▶ Passage shown
--*--
The Plasticity Forum wrapped up its fifth annual conference in Shanghai 27 April 2016, with more than 20 presenters providing insight, data, opinions and case studies of how to reduce the disposal of plastic and instead use the material to help drive the circular economy.
With a conference theme of “Material Solutions for Undervalued Resources,” more than 130 forum attendees heard presentations on emerging technologies, legislative and environmental initiatives and examples of organizations making progress toward reducing waste, reusing resources, creating business opportunities and improving their brand value, according to forum organizer Doug Woodring.
Speaker Larry Black, a senior adviser to United States-based sustainability consultants McDonough Innovation, said a long-term goal should be to “eliminate the concept of waste by identifying every material as a nutrient for a future circle, thus creating a circular economy and the systems to support it.”
Dr. Richard Mattison, CEO of United Kingdom-based Trucost LLC, unveiled the results of a recent study titled “Scaling Sustainable Plastics: Solutions to Drive Plastics Towards a Circular Economy.” In it, Trucost suggests that companies using sustainable plastics simply by expanding initiatives such as Dell Inc.’s closed-loop computer recycling project across their respective industries could deliver $3.5 billion in environmental savings. This new net-benefit analysis offers a mind-set change in how managers make long-term decisions on their sustainability programs, putting value on positive externalities which benefit the company, employees, communities and customers they serve.
Patrick Riley, senior vice president for China and Hong Kong for U.S.-based carpet maker Interface, discussed how his firm is recapturing and recycling discarded fishing net into high-quality carpets, creating a valuable stream of material from a previously fragmented and forgotten waste-stream.
--*--
▶ Work to complete
1: Quote the part of the conference report that begins at the words "With a conference" and stops after the words "organizer Doug Woodring.".
2: Extend the report on the Plasticity Forum conference past its last sentence.
The listing that comes next has no connection to the report on the Plasticity Forum conference.
--*--
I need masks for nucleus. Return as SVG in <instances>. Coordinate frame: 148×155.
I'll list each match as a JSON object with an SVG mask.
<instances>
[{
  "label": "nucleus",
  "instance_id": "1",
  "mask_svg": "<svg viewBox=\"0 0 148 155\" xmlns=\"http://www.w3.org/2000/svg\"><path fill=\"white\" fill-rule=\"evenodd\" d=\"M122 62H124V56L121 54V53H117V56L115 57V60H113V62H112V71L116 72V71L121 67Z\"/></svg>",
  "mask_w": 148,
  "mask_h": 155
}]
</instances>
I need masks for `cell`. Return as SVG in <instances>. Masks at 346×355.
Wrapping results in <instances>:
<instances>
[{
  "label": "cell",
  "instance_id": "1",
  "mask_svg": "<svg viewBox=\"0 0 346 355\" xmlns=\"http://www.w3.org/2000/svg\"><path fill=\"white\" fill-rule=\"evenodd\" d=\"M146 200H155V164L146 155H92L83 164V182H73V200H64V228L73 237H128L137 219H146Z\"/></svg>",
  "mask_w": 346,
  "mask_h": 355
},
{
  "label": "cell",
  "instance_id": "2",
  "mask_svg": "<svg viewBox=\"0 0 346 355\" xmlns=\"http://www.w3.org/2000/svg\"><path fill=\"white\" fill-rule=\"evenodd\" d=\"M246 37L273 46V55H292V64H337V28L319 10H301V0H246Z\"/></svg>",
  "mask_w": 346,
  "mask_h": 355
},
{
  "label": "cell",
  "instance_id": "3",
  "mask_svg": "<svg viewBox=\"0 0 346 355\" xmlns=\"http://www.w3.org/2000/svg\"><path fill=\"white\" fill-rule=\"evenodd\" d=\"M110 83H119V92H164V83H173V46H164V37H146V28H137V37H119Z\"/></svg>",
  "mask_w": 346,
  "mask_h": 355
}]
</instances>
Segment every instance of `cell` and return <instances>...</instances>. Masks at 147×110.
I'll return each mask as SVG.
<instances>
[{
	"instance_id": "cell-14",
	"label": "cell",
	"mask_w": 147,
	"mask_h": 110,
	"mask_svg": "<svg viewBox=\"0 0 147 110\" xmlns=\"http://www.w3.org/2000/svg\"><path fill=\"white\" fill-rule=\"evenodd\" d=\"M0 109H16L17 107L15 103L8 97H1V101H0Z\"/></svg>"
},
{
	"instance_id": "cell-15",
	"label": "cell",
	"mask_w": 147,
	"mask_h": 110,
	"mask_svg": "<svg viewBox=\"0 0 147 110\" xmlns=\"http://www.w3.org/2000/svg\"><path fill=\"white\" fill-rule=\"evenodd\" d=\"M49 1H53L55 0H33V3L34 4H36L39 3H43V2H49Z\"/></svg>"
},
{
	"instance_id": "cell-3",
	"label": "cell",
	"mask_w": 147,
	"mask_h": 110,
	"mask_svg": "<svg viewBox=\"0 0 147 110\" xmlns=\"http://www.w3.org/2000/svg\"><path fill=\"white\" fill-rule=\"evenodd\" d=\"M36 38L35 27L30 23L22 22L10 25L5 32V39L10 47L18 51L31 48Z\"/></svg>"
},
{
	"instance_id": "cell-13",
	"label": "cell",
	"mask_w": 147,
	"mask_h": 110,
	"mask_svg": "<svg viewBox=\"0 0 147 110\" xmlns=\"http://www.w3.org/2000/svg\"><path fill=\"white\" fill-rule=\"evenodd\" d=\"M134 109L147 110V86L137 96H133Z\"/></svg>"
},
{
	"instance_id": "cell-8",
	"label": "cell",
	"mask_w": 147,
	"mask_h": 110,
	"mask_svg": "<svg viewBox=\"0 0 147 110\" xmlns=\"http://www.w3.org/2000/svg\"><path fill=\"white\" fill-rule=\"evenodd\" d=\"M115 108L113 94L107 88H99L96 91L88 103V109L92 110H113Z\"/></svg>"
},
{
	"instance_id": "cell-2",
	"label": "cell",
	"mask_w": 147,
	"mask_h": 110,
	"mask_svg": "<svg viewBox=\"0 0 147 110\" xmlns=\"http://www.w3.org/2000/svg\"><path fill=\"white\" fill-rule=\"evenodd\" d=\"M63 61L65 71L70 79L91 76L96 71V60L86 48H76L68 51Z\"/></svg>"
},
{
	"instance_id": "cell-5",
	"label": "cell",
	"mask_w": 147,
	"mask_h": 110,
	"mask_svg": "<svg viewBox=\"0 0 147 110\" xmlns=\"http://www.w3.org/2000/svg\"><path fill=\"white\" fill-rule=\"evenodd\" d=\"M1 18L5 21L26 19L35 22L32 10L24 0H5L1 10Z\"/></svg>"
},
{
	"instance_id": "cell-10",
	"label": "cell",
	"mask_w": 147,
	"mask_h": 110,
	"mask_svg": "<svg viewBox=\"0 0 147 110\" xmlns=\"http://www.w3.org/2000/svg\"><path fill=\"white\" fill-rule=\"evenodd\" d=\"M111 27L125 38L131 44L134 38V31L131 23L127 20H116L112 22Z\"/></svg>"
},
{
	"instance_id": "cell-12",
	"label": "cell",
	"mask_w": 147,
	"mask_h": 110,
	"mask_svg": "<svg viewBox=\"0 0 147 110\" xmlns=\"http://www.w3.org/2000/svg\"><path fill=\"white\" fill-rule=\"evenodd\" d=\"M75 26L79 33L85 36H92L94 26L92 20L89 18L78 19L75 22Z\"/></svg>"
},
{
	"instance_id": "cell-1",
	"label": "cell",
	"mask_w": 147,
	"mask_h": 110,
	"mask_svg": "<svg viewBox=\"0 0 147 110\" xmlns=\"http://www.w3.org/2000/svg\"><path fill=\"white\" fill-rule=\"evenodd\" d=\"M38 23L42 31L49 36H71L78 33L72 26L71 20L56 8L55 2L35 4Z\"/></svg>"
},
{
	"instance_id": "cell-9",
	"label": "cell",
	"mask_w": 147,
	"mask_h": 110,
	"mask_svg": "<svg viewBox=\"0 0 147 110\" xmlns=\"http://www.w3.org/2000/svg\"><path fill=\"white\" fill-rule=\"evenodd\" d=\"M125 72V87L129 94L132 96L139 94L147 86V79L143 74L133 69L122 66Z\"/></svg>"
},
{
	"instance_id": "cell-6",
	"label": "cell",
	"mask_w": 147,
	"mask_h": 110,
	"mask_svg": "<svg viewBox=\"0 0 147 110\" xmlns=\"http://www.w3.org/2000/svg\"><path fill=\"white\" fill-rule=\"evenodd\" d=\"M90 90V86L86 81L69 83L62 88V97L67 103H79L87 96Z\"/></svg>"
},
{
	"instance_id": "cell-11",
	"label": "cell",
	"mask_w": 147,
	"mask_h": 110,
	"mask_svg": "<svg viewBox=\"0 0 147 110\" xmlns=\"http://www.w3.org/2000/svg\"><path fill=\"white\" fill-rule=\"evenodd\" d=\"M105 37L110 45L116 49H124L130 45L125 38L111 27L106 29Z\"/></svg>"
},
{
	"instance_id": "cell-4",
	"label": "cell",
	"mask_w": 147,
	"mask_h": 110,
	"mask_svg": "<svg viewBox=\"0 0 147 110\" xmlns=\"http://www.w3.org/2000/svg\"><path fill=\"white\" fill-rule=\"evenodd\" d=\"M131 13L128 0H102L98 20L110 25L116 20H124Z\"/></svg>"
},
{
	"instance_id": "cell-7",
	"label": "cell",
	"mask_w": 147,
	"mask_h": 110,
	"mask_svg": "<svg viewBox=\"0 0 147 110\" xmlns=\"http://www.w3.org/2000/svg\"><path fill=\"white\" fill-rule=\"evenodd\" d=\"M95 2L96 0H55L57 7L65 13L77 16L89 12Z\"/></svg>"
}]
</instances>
--*--
▶ Responses for each task
1:
With a conference theme of “Material Solutions for Undervalued Resources,” more than 130 forum attendees heard presentations on emerging technologies, legislative and environmental initiatives and examples of organizations making progress toward reducing waste, reusing resources, creating business opportunities and improving their brand value, according to forum organizer Doug Woodring.

2:
Kim Siu, general manager of marketing for Hong Kong-based A.S. Watsons, outlined how his firm moved from zero to 100% recycled PET material for Watsons Water bottles in Hong Kong in 2015, saving 75 million bottles from the waste stream as a result and creating a large demand for recycled PET material from the region.
Dr. Li Lai, the director of government information in China’s Jiangsu Province, shared the province’s plans to create a platform for exchange within the province so industrial parks and companies will be able to share knowledge and aggregated recovery of scrap materials in order to create what Li called one of the leading circular economy ecosystems within China.
Dr. Mike Biddle, founder of MBA Polymers, referred to MBA Polymers’ launch in Austria, earlier in April, of what MBA claims to be the world’s first commercial-scale production of post-consumer polycarbonate/ABS plastic pellets from shredded electronic scrap.
Akshay Sethi, CEO of San Francisco-based Ambercycle Inc. and winner of the H&M Global Change Award, spoke about his firm’s process using enzymes to digest the raw materials used in making PET plastic directly from textile scrap, thereby enabling cost-advantaged recycled PET production.
Woodring also has announced the date for the next Plasticity Forum, scheduled for 21 September 2016 in London, in coordination with the London Design Festival.